No dia da conferência, estavam ali montando a versão final da super mega cabana, posicionando estrategicamente luminárias, caixas de som, escadas e travesseiros. Uma atividade tão inusitada que a fazia sentir como se estivesse revivendo sua infância. Só que não era só brincadeira: Larissa fez os desenhos e projetos daquela instalação; conheceu lojas de mobília para cenografia; fez pesquisas de referência; trabalhou duro. Era a Lari adolescente e a Larissa adulta trabalhando juntas num momento de diversão e retorno de suas origens, como se as duas estivessem se reconectando. Aquela brincadeira de cabana virou também uma de viagem no tempo; uma reconciliação entre o passado e o presente. A Lari do passado disse que havia conseguido superar suas crises existenciais e profissionais do vestibular, assim comunicando para a Larissa do presente que ela também ia conseguir superar suas dificuldades. A Vida não a abandonaria.


Estava fazendo o que gostava e utilizando o conhecimento que até então tinha só ouvido falar na faculdade, mas que não tinha tido oportunidade de aplicar. Ao ver o resultado final do trabalho dela e de seu amigo, ficou satisfeitíssima. Nas palavras dela: “veio um sentimento feliz! De brilhinhos assim uuuuhhh! Tipo, nossa, a gente realmente fez isso? Nem nos meus desenhos tinha ficado tão bom! E também a sensação de, sabe, que bom que eu aceitei esse desafio!”. E as pessoas vieram para a obra, conectaram-se com o aconchego da instalação e, com suas memórias, se emocionaram. Ali descansaram, choraram e se divertiram. Num mundo tão utilitarista, pragmático e imediatista, ali naquela cabana, numa sala de uma conferência, a arte estava cumprindo o difícil desafio de servir às pessoas.
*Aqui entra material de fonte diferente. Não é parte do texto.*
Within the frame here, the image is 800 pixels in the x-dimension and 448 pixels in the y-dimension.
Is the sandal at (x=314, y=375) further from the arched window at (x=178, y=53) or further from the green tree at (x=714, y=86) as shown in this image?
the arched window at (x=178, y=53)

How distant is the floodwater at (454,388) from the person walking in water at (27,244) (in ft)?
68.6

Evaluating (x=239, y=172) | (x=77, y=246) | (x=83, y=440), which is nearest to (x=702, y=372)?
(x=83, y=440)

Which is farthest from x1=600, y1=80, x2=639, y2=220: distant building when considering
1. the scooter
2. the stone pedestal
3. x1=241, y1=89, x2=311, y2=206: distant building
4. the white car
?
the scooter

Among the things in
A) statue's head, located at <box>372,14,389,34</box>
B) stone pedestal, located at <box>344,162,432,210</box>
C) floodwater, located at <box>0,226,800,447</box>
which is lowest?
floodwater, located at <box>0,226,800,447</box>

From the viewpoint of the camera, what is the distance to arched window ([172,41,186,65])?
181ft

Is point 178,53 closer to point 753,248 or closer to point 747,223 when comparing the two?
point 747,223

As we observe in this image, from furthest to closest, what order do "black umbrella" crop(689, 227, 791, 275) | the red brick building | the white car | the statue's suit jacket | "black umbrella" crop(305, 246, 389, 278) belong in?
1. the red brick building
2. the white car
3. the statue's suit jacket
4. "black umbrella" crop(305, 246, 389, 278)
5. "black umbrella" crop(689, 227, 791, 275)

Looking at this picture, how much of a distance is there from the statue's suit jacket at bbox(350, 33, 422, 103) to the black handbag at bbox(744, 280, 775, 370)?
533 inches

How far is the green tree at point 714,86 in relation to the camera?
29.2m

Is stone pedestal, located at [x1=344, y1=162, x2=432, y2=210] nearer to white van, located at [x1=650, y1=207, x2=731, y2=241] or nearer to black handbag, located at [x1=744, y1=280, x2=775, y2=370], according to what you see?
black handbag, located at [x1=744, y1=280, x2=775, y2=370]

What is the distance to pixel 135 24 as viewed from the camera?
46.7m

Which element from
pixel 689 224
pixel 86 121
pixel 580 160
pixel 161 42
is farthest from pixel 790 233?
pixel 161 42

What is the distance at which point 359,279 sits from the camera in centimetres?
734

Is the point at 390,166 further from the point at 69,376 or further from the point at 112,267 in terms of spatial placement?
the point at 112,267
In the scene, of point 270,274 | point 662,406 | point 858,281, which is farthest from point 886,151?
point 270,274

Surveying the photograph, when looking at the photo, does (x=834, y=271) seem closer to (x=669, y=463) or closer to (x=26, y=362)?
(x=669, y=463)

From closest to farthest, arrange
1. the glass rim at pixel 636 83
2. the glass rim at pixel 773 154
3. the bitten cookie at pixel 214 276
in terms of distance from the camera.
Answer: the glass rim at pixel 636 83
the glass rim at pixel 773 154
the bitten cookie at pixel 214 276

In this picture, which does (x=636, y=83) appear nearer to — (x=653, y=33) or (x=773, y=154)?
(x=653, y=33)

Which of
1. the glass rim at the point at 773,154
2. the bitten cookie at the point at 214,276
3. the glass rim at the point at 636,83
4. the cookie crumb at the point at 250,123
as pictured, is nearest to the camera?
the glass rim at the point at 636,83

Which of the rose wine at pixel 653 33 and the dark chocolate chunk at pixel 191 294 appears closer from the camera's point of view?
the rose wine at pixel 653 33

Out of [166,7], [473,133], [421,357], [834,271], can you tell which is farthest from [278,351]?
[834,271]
Larissa percebeu durante esse processo que não foi só ela quem havia crescido. Seu amigo de longa data também evoluiu em conhecimento, técnica e criatividade, e os dois estavam ali, mais uma vez, servindo juntos como na adolescência. Apesar das mudanças, seus corações estavam com o mesmo propósito de lá de trás. Foi alegre fazer essa viagem no tempo com Rodrigo e enxergar, ao mesmo tempo, o aprimoramento que ele teve em sua trajetória e a manutenção das intenções de seu coração.


— Acho que o Rodrigo não sabe o quão especial foi pra mim ter participado disso… Queria deixar meu muito obrigada! Foi muito legal!


Os problemas da vida de Larissa não acabaram. Não é fácil continuar subindo na espiral, mas, agora, reconectada com seu passado, se sente um pouco mais pronta para o que há de vir. Se surgirem outras oportunidades como essa, certamente topará fazer mais instalações e rolês malucos como esse. A vida de Larissa vai seguir, sua espiral vai continuar indo além, mas todo esse caminho da adolescência até aqui carrega a gratidão pelo amigo que brisa, sonha e a convida para se desenvolver como artista.

— Rodrigo, obrigada pelo convite!

— Rodrigo, muito obrigada pelo convite!